As globalization deepens, Neural Machine Translation (NMT) technology plays an increasingly important role in cross-language communication. While current translation tools excel at handling technical documents and simple texts, they still face numerous challenges in translating literary texts. Literary works often contain expressions rich in cultural and emotional connotations, such as metaphors and similes, which traditional translation systems often struggle to convey accurately.
To address this shortcoming, the Tencent research team has launched a new translation system called DRT-o1. This system includes two versions: DRT-o1-7B and DRT-o1-14B. Both models are built on Qwen2.5 and introduce a novel multi-agent framework specifically optimized for the translation of metaphors and similes. The research team collected approximately 400 public domain English books from the Gutenberg Project, extracted 577,600 sentences, and selected 63,000 sentences containing metaphors and similes as training data.

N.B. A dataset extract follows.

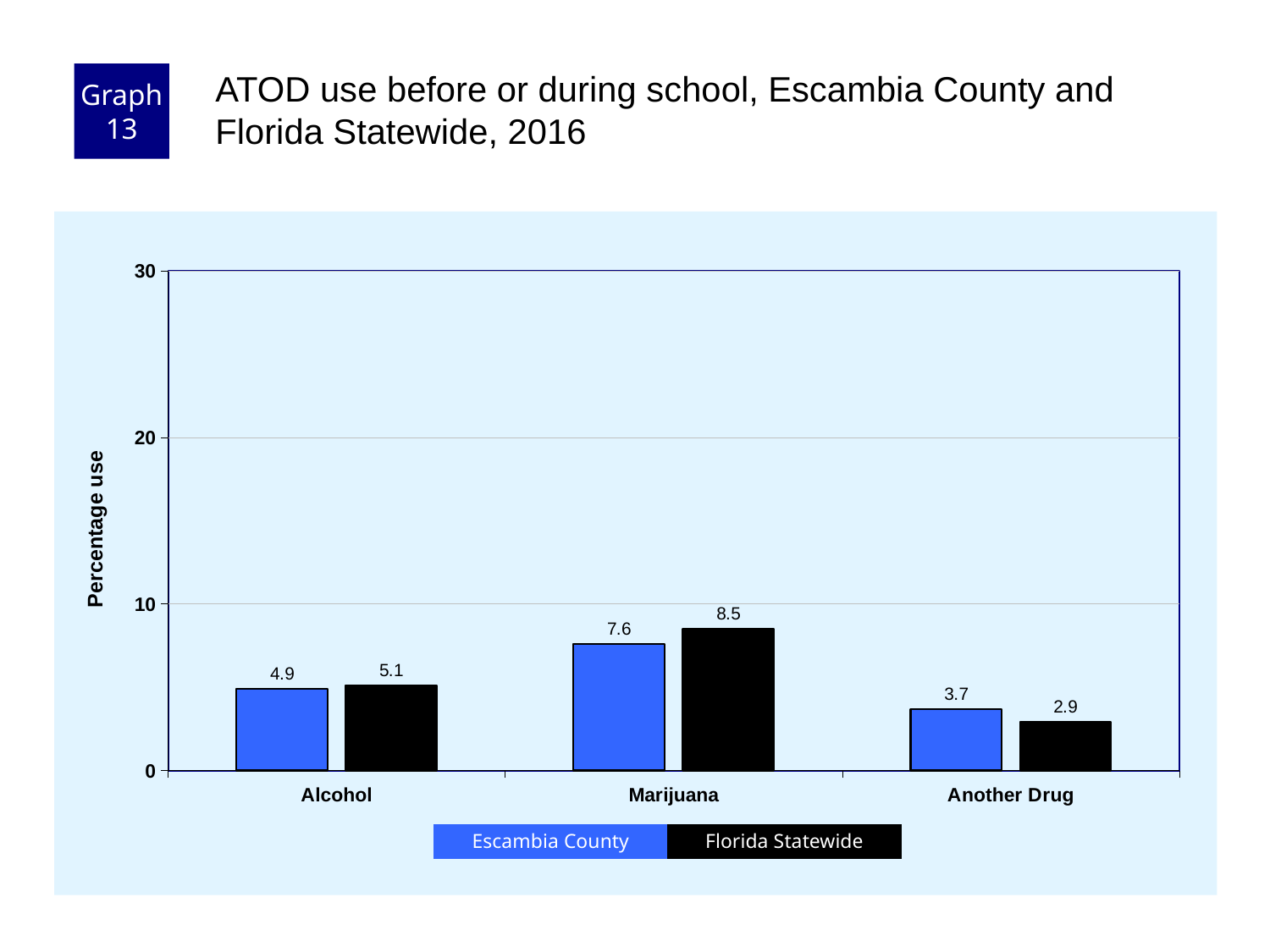
How many categories are shown on the x axis? 3 What kind of chart is shown on the slide? bar chart Which category has the highest Escambia County value? Marijuana What is the difference between the Florida Statewide and Escambia County values for Marijuana? 0.9 What is the Florida Statewide value for Marijuana? 8.5 What is the label of the y axis? Percentage use What is the Florida Statewide value for Another Drug? 2.9 Is the Florida Statewide value for Marijuana greater or less than 10? less For Another Drug, which is larger: Escambia County or Florida Statewide? Escambia County Which category has the lowest Florida Statewide value? Another Drug What is the Escambia County value for Alcohol? 4.9 How many series does the legend list? 2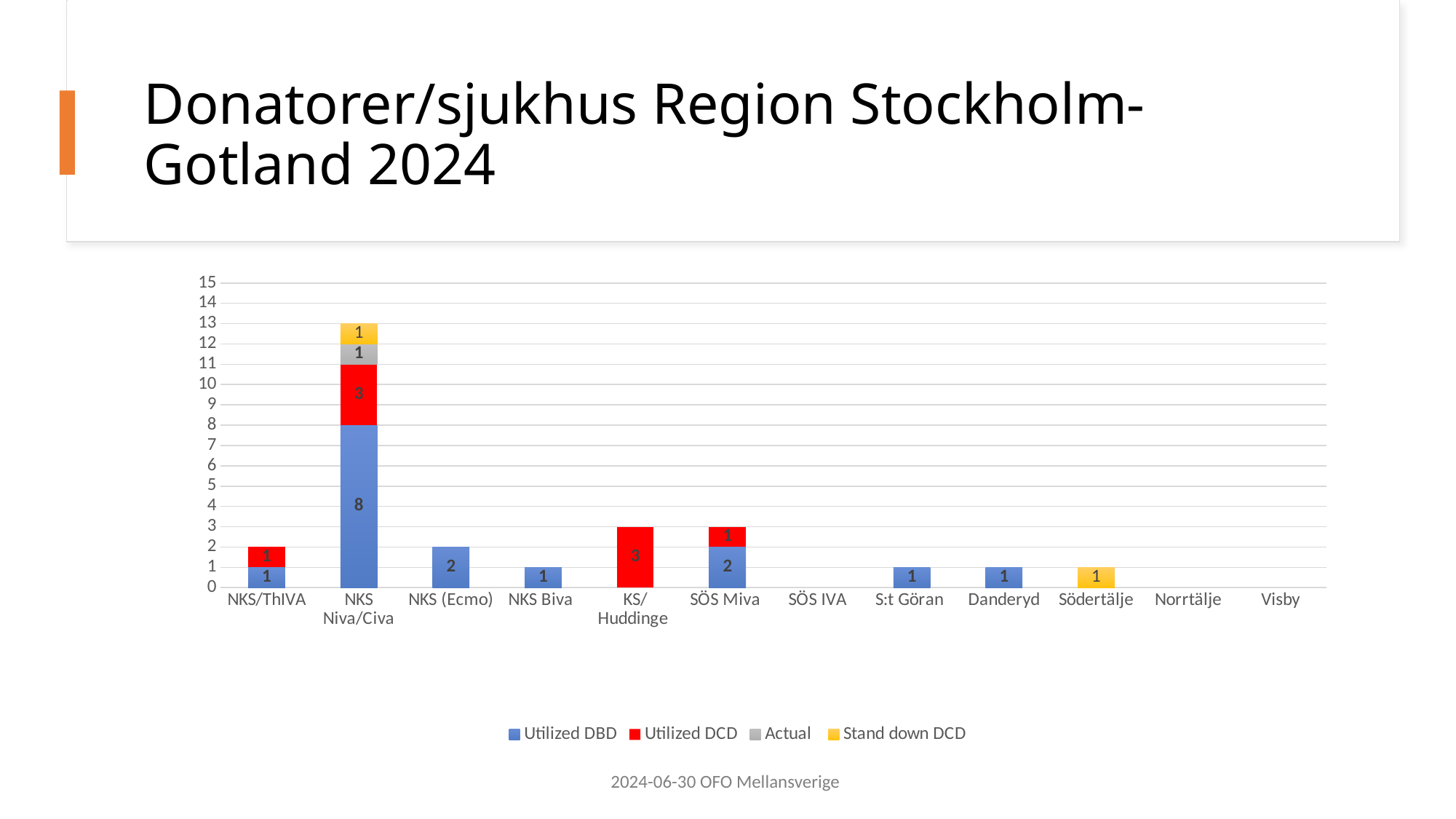
How many series does the legend list? 4 Which is larger: the Utilized DCD value for KS/Huddinge or the Utilized DCD value for SÖS Miva? KS/Huddinge How many categories are shown on the x axis? 12 What is the Utilized DCD value for KS/Huddinge? 3 What is the total of the stacked bar for SÖS Miva? 3 Which category has the highest total bar? NKS Niva/Civa What is the Stand down DCD value for Södertälje? 1 What is the Utilized DBD value for NKS Niva/Civa? 8 Which series is shown in red in the legend? Utilized DCD What is the difference between the Utilized DBD value for NKS Niva/Civa and the Utilized DBD value for NKS (Ecmo)? 6 What type of chart is shown on the slide? Stacked bar chart What is the total of the stacked bar for NKS Niva/Civa? 13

The DRT-o1 system employs a collaborative approach consisting of three roles: Translator, Consultant, and Evaluator. The workflow of this multi-agent framework begins with identifying and translating key terms in the source sentence one by one, ensuring contextual accuracy. After generating an initial translation, it undergoes multiple rounds of refinement and evaluation, resulting in a smooth and comprehensible final translation. The system is better able to capture the cultural nuances and emotional subtleties of literary works.
Experimental results show that the BLEU score of DRT-o1-7B improved by 8.26 points, and the COMET score increased by 3.36 points, outperforming its predecessor Qwen2.5-7B-Instruct. DRT-o1-14B also performed excellently, with a BLEU score increase of 7.33 points and a COMET score increase of 1.66 points. These results indicate that DRT-o1 surpasses existing models in literary translation, particularly its 7B version, which even outperformed the larger QwQ-32B model.
The DRT-o1 system introduces groundbreaking advancements in the field of neural machine translation through its multi-agent framework and long-chain reasoning methods. It not only enhances the accuracy and fluency of translations but also provides new solutions for translating complex literary texts.
Project link: https://github.com/krystalan/DRT-o1
Highlights:
🌟 The DRT-o1 system includes two versions (7B and 14B) and optimizes the translation of metaphors and similes using a multi-agent framework.
📚 The research team extracted and selected 63,000 literary sentences from 400 public domain books as training data.
🚀 DRT-o1 shows significant improvements in both BLEU and COMET scores, demonstrating strong capabilities in literary translation.